すなわち大きな声でやっと開眼する傾眠状態の少し重い状態で20ということになります.そして最後の数字は覚醒している場合で,認知症がないのに自分の名前や生年月日などが言えない時が3,時間や場所が言えない(見当識障害)時が2,意識は大体清明ですが今ひとつはっきりしない時が1となります.なお意識障害と鑑別すべき状態に閉じこめ症候群があります.これは脳幹(橋)の腹側部に大脳脚と呼ばれる錐体路(運動神経の下行性の伝導路)があって,そこが障害されるため意識ははっきりしていて目だけは動きますが,手足が完全に麻痺して声も出なくなる状態です.

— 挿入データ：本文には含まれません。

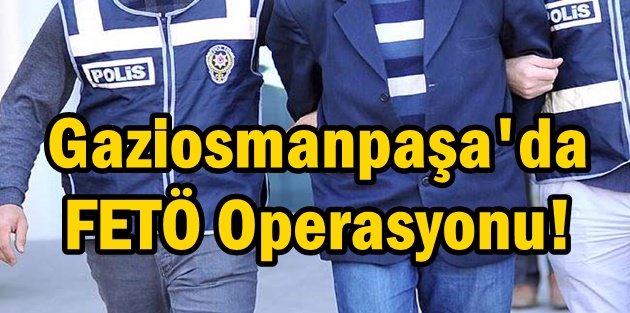 Gaziosmanpaşa'da FETÖ Operasyonu!
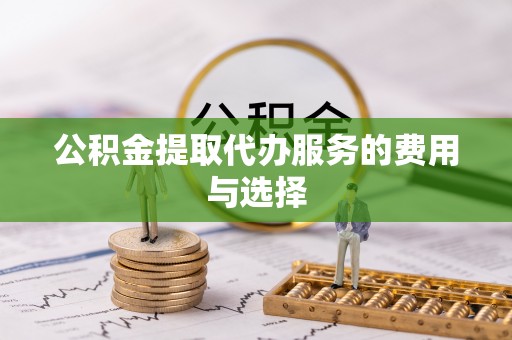 姚安公积金提取代办服务的费用与选择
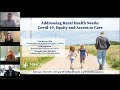 Addressing Rural Health Needs: COVID-19, Equity and Access to Care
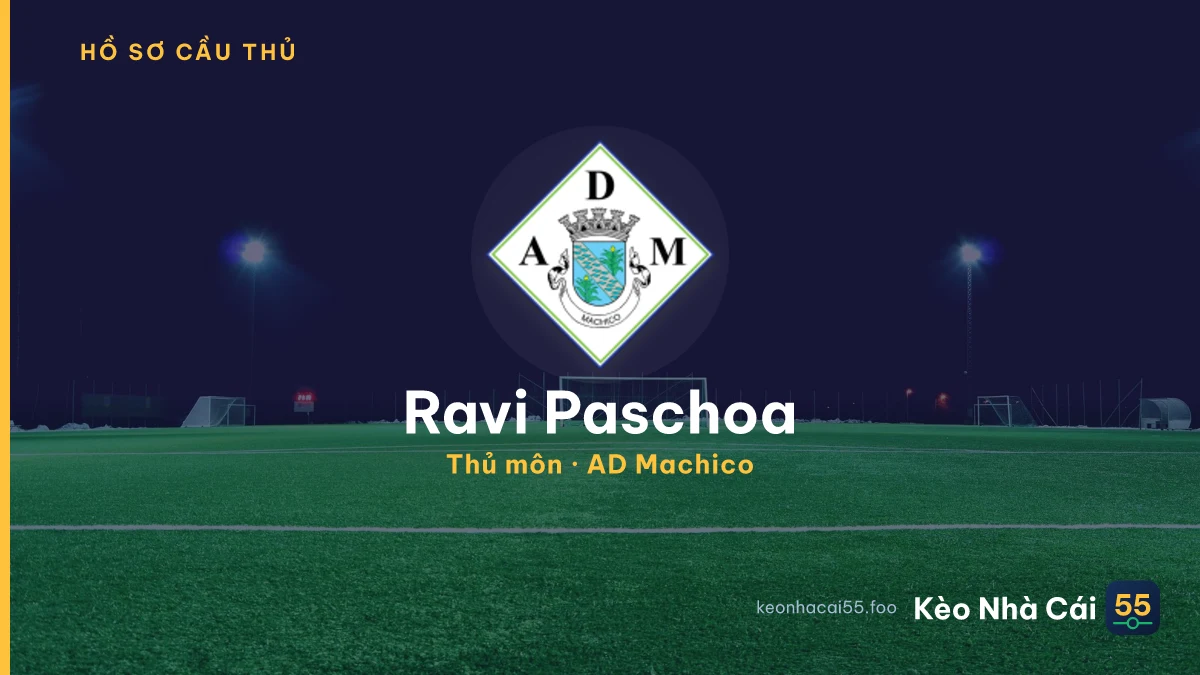 Ravi Paschoa — AD Machico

それでは意識障害をきたす疾患についてお話しいたします.この原因には大きく分けて2つあります.すなわち1つは大脳や脳幹を直接障害する頭蓋内の病変で,脳血管障害,脳腫瘍,頭部外傷,脳髄膜炎,神経変性疾患,てんかんなどがあります.もう1つは全身性の疾患により脳の機能が障害される場合です.これには循環器や呼吸器疾患による低酸素脳症,糖尿病などでの高血糖や低血糖,各種内分泌疾患や代謝異常に伴う低Na血症,脱水などによる浸透圧の異常,薬物中毒などがあります.

 本日は意識障害についてお話ししましたが,意識障害というと重篤で非常に怖いように聞こえますが,睡眠も生理的な意識障害であると言えます.また軽い場合には,認知症と思われているケースもありますので,少しでもおかしいと思われましたら病院を受診された方が良いと思います.